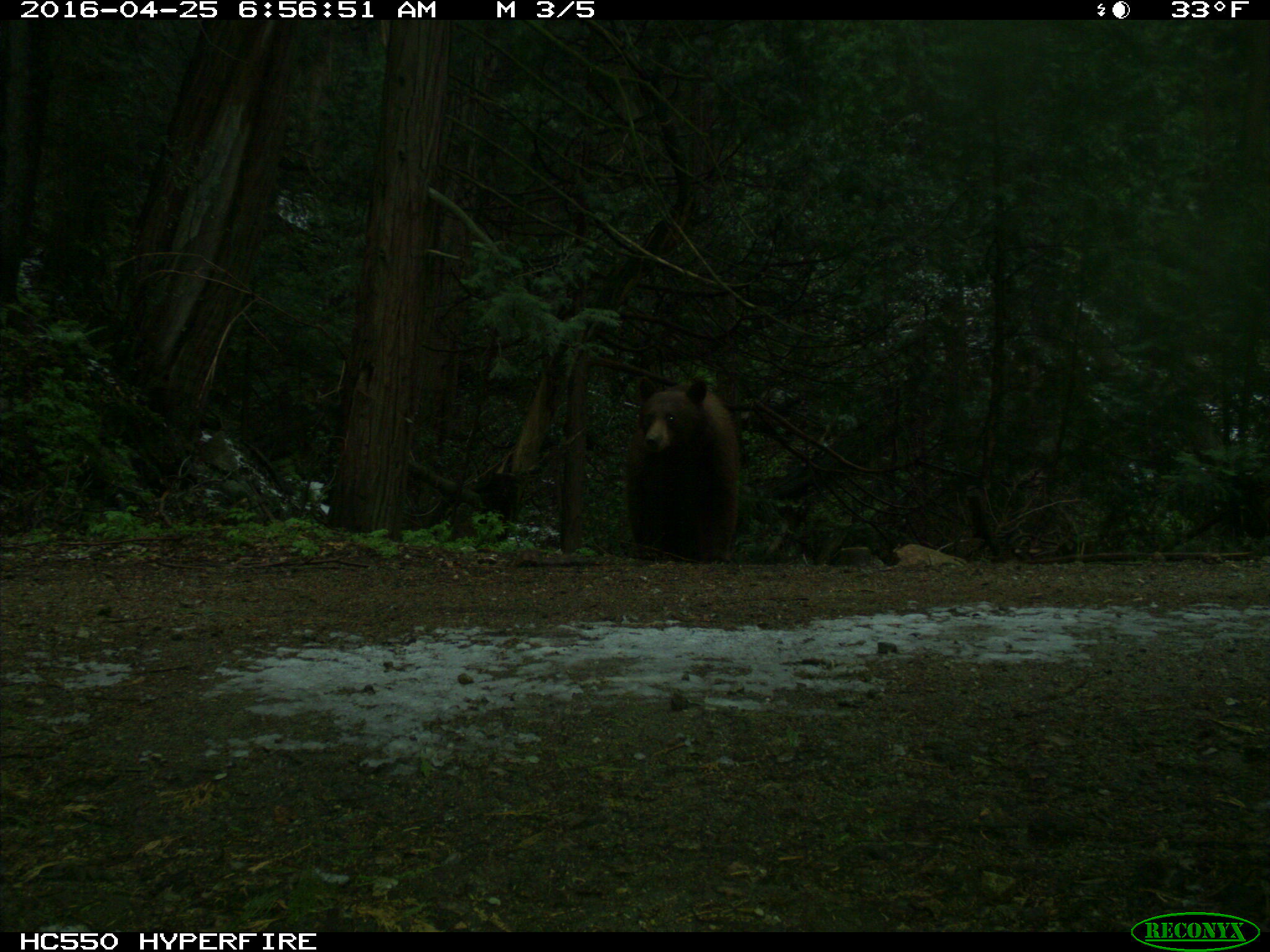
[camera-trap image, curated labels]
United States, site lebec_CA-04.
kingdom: Animalia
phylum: Chordata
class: Mammalia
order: Carnivora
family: Ursidae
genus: Ursus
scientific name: Ursus americanus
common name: american black bear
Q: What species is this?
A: Ursus americanus (american black bear).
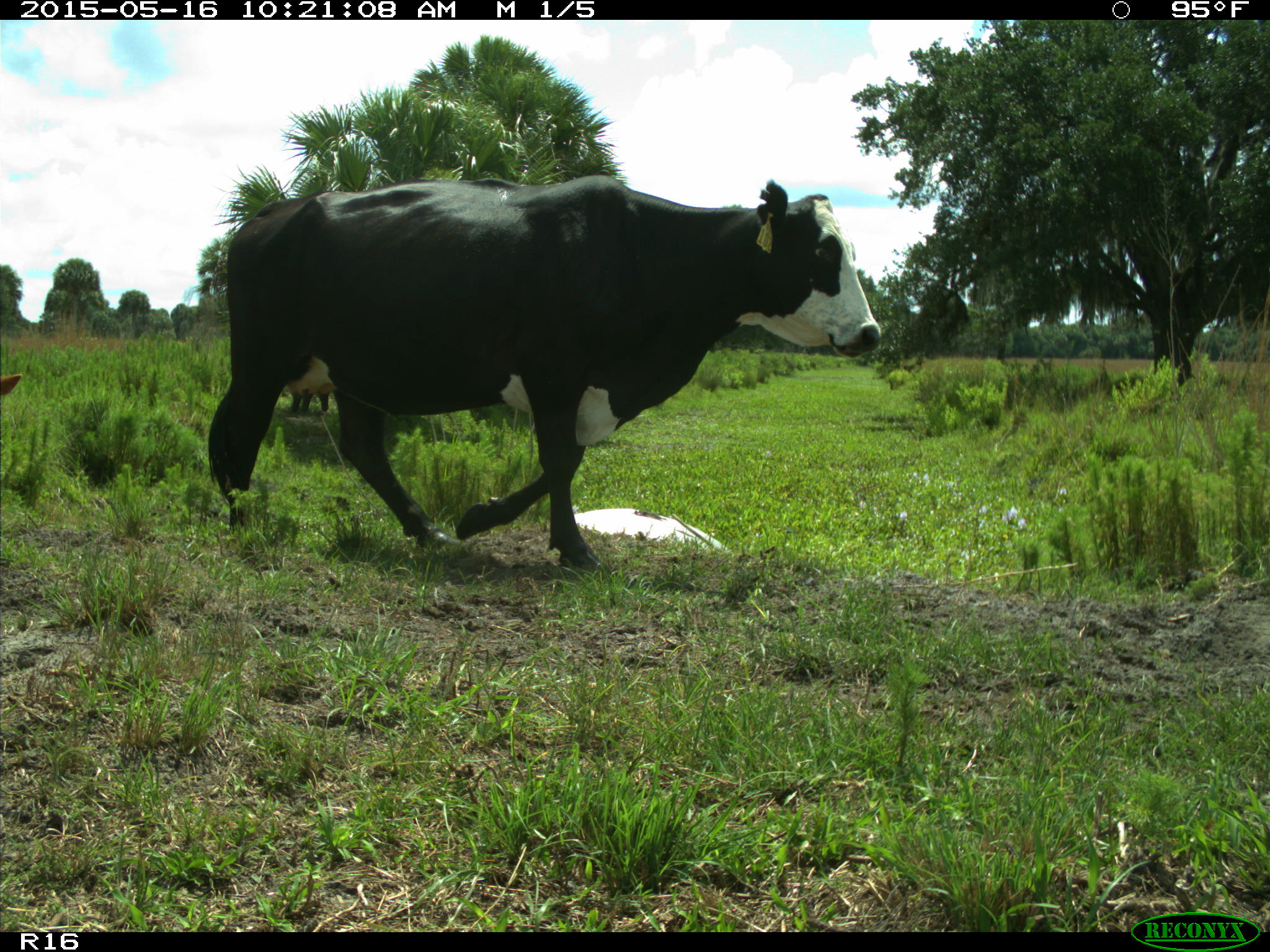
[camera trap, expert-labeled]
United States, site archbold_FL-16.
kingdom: Animalia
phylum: Chordata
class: Mammalia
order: Artiodactyla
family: Bovidae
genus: Bos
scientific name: Bos taurus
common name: domestic cow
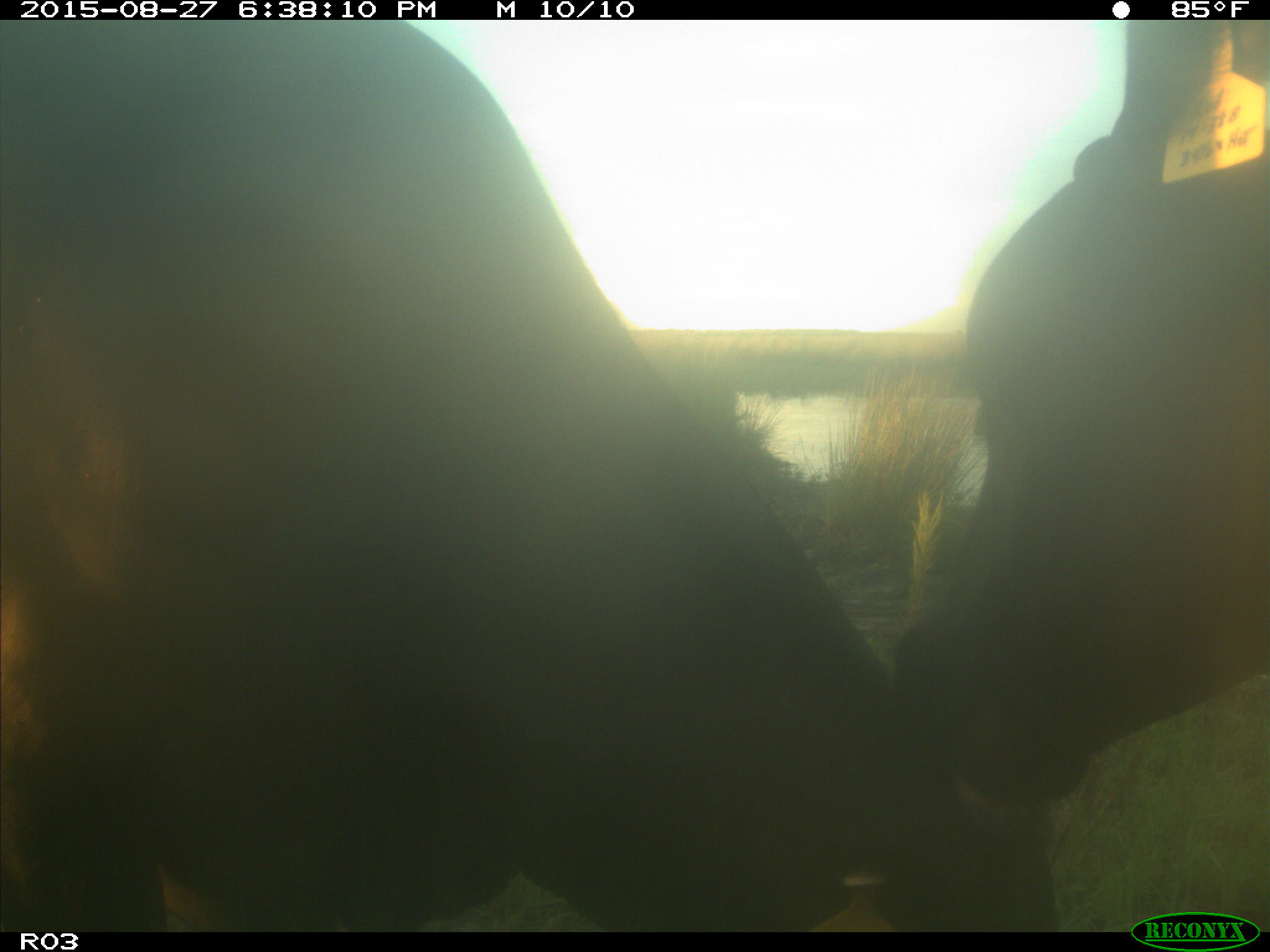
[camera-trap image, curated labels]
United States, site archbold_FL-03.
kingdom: Animalia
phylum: Chordata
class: Mammalia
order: Artiodactyla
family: Bovidae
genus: Bos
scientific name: Bos taurus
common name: domestic cow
Bos taurus (domestic cow).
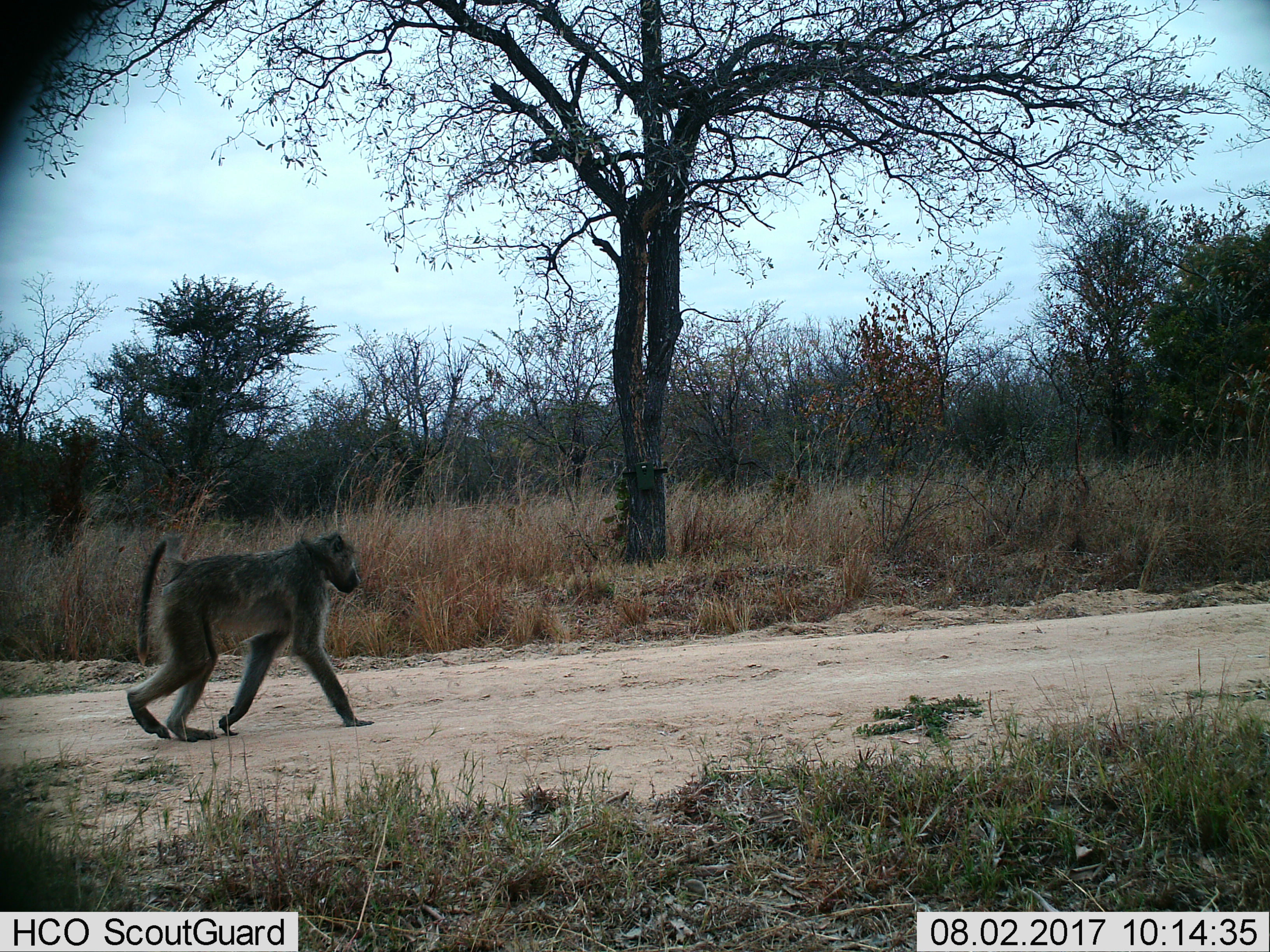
• • •
> EXERCISE GOAL
Print each line above exactly as it appears, excluding all images.

> OUTPUT OF THE TASK
[camera-trap image, curated labels]
United States, site lebec_CA-04.
kingdom: Animalia
phylum: Chordata
class: Mammalia
order: Carnivora
family: Ursidae
genus: Ursus
scientific name: Ursus americanus
common name: american black bear
Q: What species is this?
A: Ursus americanus (american black bear).
[camera trap, expert-labeled]
United States, site archbold_FL-16.
kingdom: Animalia
phylum: Chordata
class: Mammalia
order: Artiodactyla
family: Bovidae
genus: Bos
scientific name: Bos taurus
common name: domestic cow
[camera-trap image, curated labels]
United States, site archbold_FL-03.
kingdom: Animalia
phylum: Chordata
class: Mammalia
order: Artiodactyla
family: Bovidae
genus: Bos
scientific name: Bos taurus
common name: domestic cow
Bos taurus (domestic cow).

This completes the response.